I thank Hashem for bringing me here, for holding my hand, for not giving up on me! Oy Hashem, I gave up on myself, but You never gave up on me! I cry as I type these words, Hashem how can I ever thank you enough? You love me endlessly, and you were waiting so patiently for so long, for so terribly long, for me to come back to you. You never, ever gave up. Hashem! I can't leave my office, I'm crying too hard. I feel your love so strongly now that I stop and think about all those years, I led a terrible double life, and yet you still loved me, you still had patience, you still believed the day would come that I would come back to you. Hashem, I can not thank you enough or express enough what I feel. I love you as much as my heart can feel love. Thank you for believing in me and helping me and holding my hand. I want to stay here with you forever! Please Hashem, hold me tight and don't ever leave go!

I thank the tazddikim who created this Holy place that has changed my life, the life of my children, my marriage, I can't thank you enough for being the place that has brought me home!

And Rebbe, I know you don't want thanks here, so I won't write it. The words with which to thank you have not been invented anyway! hashem should bentch you, the love the respect, the acceptance, and the good hard pushes, I don't know how you always know what to say. Including when you say "Gimpel, it's time to grow up". It's one of my favorite ones!

And thank you to all the wonderful friends that have such a huge part in my freedom, Rosih Vrishoin Vehkam, the 1st guy I spoke to here, and I don't think more than 2 days have gone by since that we didn't speak.
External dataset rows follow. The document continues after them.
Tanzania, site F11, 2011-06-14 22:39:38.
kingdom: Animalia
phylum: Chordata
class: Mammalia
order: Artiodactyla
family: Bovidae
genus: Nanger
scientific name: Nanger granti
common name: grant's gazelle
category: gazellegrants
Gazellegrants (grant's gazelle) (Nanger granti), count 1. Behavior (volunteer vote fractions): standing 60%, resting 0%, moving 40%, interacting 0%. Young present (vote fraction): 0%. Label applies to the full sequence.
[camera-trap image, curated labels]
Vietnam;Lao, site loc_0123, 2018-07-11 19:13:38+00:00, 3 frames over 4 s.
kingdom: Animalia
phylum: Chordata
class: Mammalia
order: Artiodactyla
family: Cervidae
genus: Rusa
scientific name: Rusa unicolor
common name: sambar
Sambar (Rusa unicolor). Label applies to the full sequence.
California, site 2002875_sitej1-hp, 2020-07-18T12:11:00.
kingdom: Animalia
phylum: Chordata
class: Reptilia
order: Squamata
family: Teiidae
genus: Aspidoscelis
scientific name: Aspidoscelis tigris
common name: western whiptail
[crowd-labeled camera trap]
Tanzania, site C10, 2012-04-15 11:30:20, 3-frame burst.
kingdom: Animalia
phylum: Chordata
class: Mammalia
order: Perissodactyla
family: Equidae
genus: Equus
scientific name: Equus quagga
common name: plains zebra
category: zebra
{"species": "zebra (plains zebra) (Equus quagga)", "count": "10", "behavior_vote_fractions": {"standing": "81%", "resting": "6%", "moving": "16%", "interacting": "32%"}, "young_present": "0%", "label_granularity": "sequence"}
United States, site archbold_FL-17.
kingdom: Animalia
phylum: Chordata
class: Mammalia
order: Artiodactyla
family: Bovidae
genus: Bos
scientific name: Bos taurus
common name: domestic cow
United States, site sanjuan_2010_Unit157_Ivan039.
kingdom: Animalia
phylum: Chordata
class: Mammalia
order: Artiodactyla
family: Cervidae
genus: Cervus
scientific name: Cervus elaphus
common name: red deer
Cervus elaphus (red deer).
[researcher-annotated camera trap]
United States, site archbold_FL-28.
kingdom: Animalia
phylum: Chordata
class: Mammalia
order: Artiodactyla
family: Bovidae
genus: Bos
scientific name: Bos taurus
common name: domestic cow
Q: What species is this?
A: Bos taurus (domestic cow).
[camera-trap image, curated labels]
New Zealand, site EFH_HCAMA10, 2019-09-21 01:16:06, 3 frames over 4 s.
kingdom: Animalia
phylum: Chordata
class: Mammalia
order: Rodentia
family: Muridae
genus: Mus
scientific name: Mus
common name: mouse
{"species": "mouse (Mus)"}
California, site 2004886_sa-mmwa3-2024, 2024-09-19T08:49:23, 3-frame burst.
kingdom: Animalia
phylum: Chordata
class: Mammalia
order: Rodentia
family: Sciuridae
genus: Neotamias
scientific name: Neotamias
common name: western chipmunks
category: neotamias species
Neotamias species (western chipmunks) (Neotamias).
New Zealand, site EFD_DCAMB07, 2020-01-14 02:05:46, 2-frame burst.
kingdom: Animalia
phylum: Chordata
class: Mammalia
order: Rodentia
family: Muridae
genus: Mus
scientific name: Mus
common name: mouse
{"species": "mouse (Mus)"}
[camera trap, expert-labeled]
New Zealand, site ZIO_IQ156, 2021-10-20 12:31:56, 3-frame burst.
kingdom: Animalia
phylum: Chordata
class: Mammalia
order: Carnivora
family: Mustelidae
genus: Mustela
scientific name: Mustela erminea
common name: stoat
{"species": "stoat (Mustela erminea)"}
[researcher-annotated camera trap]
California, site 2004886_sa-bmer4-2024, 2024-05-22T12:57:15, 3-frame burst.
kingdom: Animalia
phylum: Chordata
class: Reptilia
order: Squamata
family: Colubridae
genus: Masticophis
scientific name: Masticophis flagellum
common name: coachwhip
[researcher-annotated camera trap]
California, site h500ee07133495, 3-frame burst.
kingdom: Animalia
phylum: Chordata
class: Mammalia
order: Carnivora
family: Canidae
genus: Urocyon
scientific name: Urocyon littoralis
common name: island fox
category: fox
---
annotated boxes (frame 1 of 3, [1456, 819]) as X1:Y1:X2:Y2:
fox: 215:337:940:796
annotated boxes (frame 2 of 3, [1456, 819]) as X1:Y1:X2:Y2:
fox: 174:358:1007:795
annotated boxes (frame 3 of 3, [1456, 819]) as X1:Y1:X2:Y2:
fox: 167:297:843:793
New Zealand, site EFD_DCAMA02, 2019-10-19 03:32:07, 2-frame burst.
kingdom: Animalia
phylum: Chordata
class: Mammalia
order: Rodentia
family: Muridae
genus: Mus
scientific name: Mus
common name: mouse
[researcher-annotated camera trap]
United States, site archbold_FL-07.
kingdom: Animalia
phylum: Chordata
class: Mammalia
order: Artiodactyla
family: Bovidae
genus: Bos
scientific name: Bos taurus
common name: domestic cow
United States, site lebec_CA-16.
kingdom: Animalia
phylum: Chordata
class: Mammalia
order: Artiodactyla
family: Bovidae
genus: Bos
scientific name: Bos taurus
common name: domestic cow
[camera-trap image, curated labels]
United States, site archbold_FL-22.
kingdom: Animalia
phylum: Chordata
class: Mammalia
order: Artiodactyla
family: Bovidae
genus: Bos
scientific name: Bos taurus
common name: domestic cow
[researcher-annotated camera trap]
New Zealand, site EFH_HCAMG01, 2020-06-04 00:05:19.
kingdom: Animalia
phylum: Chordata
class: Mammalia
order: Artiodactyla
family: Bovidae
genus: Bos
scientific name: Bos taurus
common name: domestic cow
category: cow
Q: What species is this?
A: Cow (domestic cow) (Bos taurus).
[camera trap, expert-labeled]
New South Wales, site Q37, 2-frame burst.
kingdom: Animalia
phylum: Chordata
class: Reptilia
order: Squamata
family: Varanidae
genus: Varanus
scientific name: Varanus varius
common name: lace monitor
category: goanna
And so many others, אשר איאפשר לפורטם כי רבים הם, you know who you are and I know who you are. May hashem bentch you all.
Looking forward to giving the oilam an update at 2000 days:)

Wow awesome Eerie, keep at it, ur trucking away good for you, soon by us all!
To my dear friend reading this:
You are an incredible yid for just being on this site, I am breath taken after each post or new person that comes on and shares a bit about himself, keep it up. You guys are mamash matzlichim in your own ways of growth and Hashem is proud of each one of you! (that includes me too) lol.

KEEP UP YOUR TREMENDOUS UPLIFTING IN THE AVODAH OF EMES!!

Thanks for reading! Stay shtark, I am also being challenged, just build your confidence, never quit no matter what, you are your strongest enemy and yet you are your strongest savior so you choose, I am not saying it's easy but am saying it's possible just takes effort and work!!